What you are asked to do | Exactly the line that contains "order: Perissodactyla" and the lines following it to the end of the data are to be reproduced, and nothing more.

____________

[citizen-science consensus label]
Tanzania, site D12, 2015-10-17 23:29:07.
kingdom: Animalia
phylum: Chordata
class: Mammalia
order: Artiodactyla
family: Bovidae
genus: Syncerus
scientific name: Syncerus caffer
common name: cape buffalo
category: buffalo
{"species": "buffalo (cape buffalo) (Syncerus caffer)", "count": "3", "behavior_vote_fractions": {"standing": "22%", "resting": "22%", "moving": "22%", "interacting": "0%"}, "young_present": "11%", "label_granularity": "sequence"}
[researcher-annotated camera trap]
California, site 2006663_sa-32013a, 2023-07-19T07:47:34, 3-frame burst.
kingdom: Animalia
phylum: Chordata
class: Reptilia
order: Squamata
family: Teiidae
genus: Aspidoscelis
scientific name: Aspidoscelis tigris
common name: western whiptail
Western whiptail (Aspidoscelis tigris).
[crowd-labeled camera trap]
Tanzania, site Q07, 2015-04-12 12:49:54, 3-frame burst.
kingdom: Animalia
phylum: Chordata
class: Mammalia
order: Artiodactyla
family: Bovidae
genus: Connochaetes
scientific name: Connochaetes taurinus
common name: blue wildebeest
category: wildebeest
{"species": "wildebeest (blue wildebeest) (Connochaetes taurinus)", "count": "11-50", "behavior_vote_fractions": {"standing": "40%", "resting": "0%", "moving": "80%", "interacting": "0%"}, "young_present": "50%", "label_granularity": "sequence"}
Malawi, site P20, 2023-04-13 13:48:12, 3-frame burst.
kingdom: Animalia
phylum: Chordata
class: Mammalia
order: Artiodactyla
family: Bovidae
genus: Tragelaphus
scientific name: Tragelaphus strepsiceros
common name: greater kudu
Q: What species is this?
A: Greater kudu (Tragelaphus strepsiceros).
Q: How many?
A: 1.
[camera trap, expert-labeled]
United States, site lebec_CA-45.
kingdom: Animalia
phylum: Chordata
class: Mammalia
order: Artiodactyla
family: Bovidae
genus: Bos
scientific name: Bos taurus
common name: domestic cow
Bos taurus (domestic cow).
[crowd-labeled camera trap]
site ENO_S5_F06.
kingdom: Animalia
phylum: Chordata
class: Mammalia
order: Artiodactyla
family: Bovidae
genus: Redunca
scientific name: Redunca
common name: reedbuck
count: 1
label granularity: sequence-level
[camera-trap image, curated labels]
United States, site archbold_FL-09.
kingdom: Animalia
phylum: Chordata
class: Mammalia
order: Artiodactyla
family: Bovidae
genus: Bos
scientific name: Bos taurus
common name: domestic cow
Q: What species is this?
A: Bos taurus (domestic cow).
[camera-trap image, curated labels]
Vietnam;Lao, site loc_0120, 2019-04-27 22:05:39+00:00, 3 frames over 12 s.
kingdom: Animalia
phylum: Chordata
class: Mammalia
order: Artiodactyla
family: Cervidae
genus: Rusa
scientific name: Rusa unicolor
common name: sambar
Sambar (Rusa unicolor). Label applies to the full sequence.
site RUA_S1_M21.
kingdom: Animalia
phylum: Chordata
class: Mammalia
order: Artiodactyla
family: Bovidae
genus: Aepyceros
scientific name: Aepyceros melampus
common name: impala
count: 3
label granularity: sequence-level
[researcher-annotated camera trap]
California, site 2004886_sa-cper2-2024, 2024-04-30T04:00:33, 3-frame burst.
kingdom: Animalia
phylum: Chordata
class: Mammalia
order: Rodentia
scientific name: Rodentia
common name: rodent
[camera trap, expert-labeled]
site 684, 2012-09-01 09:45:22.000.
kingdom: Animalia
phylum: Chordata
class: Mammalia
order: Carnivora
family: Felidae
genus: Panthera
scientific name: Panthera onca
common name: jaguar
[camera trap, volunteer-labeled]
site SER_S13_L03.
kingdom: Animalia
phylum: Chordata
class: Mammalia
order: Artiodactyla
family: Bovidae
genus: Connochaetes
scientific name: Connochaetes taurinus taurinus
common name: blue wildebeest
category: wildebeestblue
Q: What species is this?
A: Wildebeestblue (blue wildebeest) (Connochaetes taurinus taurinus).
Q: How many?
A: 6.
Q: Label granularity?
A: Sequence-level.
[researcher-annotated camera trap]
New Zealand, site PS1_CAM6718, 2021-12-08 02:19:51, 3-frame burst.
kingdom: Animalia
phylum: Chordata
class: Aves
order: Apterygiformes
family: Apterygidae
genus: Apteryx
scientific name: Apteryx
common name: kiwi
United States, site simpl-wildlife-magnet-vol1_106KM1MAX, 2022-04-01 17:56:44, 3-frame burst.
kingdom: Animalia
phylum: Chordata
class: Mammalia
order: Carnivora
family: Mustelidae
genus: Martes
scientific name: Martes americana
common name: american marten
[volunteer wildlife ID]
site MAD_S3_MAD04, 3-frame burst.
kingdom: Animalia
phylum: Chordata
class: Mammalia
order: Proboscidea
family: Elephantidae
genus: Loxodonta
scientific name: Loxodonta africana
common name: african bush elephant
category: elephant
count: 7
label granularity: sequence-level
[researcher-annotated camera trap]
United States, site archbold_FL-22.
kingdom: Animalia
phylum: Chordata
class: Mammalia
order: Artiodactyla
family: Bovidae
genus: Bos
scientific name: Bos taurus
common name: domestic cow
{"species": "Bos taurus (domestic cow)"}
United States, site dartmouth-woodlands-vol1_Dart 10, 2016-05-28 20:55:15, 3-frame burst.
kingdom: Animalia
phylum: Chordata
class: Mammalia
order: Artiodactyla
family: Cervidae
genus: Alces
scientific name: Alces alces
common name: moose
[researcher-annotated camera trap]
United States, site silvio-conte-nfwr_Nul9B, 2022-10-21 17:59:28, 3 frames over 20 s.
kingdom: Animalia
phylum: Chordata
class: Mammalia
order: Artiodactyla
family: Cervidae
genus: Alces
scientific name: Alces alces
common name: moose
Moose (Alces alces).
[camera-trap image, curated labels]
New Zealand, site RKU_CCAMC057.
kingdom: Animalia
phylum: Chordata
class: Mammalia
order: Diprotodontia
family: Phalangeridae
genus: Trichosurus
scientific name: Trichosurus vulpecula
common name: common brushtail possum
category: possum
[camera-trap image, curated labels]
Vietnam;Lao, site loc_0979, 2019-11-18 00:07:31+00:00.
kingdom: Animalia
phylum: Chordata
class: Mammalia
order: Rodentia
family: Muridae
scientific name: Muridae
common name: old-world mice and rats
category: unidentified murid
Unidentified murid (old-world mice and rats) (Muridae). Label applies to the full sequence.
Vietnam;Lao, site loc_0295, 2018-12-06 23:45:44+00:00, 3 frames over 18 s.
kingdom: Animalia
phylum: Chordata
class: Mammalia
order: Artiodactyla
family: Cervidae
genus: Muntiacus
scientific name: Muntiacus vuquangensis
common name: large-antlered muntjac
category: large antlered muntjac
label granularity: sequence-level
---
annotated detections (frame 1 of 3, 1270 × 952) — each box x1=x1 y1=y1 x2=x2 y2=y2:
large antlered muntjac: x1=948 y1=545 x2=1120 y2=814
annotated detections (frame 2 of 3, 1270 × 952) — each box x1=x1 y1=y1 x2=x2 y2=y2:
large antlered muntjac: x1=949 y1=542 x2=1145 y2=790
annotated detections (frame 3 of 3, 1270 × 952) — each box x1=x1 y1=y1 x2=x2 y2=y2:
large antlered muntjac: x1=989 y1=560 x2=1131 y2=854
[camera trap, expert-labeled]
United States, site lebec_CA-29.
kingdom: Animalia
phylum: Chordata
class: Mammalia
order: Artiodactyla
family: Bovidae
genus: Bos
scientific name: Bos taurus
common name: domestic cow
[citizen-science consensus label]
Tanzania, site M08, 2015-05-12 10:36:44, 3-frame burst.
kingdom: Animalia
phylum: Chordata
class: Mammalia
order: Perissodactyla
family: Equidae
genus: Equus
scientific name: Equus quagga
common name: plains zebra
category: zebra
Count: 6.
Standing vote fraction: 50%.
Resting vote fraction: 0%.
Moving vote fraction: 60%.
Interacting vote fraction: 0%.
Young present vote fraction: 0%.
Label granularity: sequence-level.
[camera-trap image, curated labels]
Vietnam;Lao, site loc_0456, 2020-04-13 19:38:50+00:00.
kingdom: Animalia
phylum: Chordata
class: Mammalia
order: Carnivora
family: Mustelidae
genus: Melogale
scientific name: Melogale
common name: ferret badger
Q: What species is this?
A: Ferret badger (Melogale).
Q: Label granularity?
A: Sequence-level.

____________

Answer below |
order: Perissodactyla
family: Equidae
genus: Equus
scientific name: Equus quagga
common name: plains zebra
category: zebra
Count: 6.
Standing vote fraction: 50%.
Resting vote fraction: 0%.
Moving vote fraction: 60%.
Interacting vote fraction: 0%.
Young present vote fraction: 0%.
Label granularity: sequence-level.
[camera-trap image, curated labels]
Vietnam;Lao, site loc_0456, 2020-04-13 19:38:50+00:00.
kingdom: Animalia
phylum: Chordata
class: Mammalia
order: Carnivora
family: Mustelidae
genus: Melogale
scientific name: Melogale
common name: ferret badger
Q: What species is this?
A: Ferret badger (Melogale).
Q: Label granularity?
A: Sequence-level.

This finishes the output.